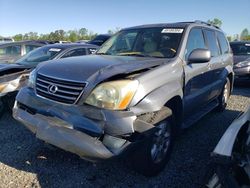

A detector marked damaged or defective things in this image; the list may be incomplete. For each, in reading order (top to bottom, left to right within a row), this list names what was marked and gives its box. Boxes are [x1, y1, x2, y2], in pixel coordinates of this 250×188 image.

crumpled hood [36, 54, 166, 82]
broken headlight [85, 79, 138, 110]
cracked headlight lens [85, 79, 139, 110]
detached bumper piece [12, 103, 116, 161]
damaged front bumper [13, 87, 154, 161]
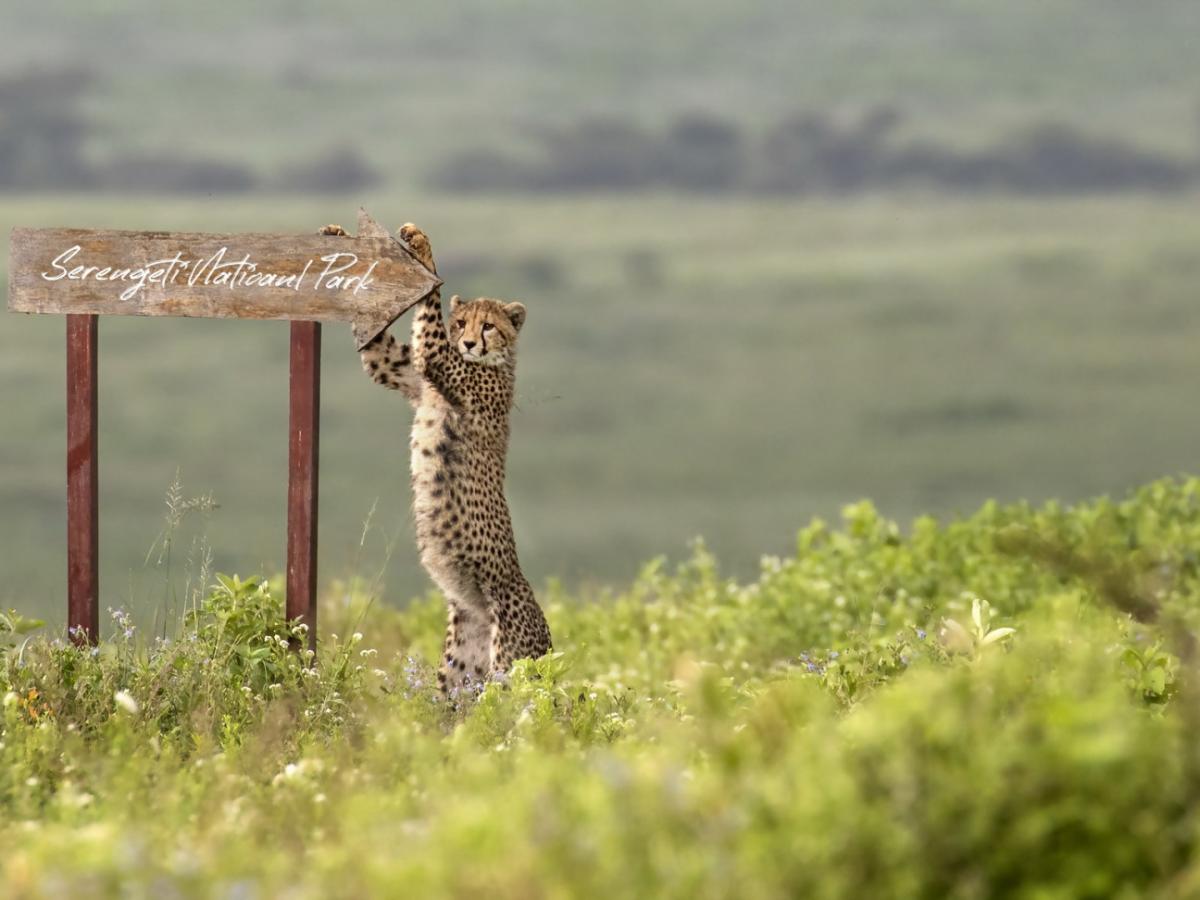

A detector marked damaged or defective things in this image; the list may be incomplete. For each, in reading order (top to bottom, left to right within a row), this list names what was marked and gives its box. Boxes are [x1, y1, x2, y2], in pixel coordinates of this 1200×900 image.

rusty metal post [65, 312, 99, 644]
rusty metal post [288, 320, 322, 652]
--
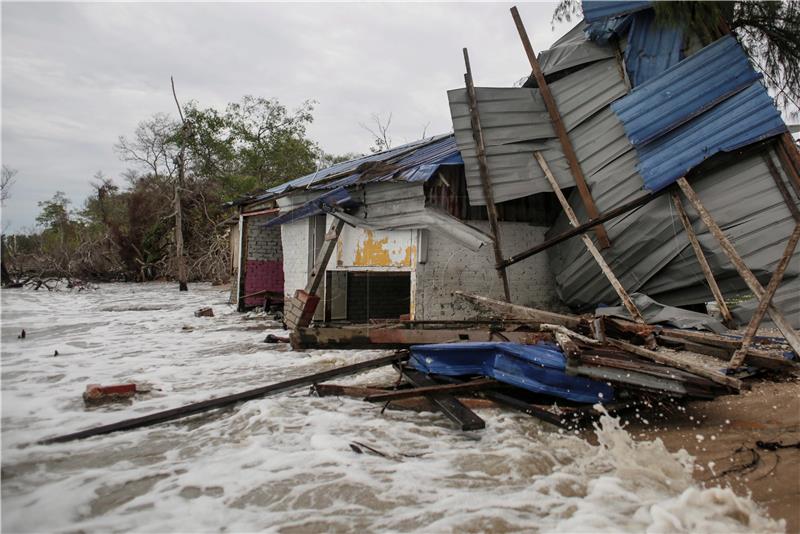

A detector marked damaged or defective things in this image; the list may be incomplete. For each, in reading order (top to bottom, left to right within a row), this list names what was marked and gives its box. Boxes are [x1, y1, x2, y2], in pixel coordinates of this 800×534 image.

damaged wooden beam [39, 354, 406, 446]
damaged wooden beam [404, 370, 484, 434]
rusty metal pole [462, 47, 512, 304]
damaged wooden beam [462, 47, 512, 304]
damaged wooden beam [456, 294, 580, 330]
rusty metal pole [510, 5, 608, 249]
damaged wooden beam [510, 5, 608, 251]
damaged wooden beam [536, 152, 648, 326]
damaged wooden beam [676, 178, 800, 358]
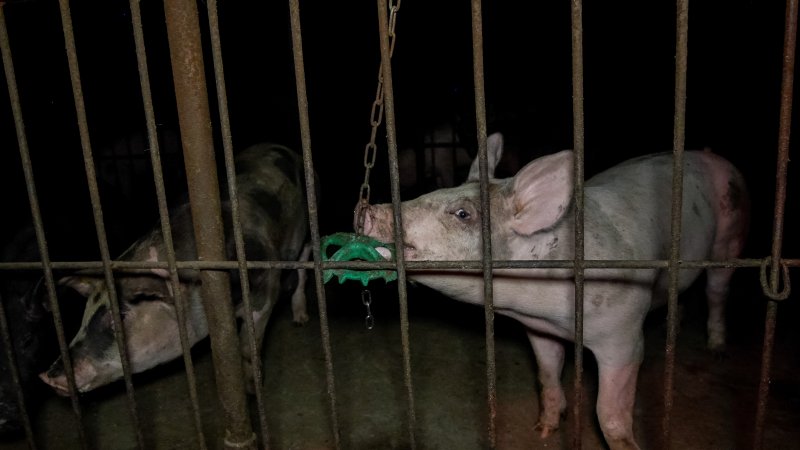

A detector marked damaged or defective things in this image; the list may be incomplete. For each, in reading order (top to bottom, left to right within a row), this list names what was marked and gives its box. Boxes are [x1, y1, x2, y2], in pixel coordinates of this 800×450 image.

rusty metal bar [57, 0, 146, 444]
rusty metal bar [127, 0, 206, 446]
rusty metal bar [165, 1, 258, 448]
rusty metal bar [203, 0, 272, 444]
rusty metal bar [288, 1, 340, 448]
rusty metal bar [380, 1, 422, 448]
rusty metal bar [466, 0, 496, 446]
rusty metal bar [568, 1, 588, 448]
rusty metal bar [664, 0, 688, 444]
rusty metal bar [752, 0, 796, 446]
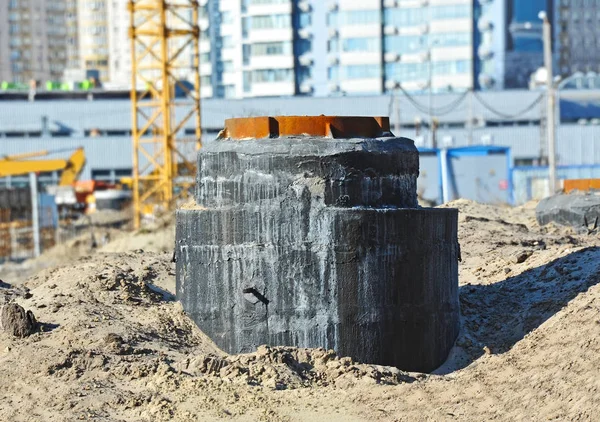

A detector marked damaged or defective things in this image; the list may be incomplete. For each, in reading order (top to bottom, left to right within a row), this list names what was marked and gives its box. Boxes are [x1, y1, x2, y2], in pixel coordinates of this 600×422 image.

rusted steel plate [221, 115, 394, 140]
--
Please rewrite the material from the line containing "this 800×534 image." through the line containing "damaged wooden beam [404, 370, 484, 434]", substituting "scanner" for "detector" and leaving everything else unchanged.

▸ Correct output
A scanner marked damaged or defective things in this image; the list may be incomplete. For each, in reading order (top to bottom, left to right within a row), this list names what was marked and gives its box. Boxes are [x1, y1, x2, y2], in pixel coordinates of this 800×534 image.

damaged wooden beam [39, 354, 406, 446]
damaged wooden beam [404, 370, 484, 434]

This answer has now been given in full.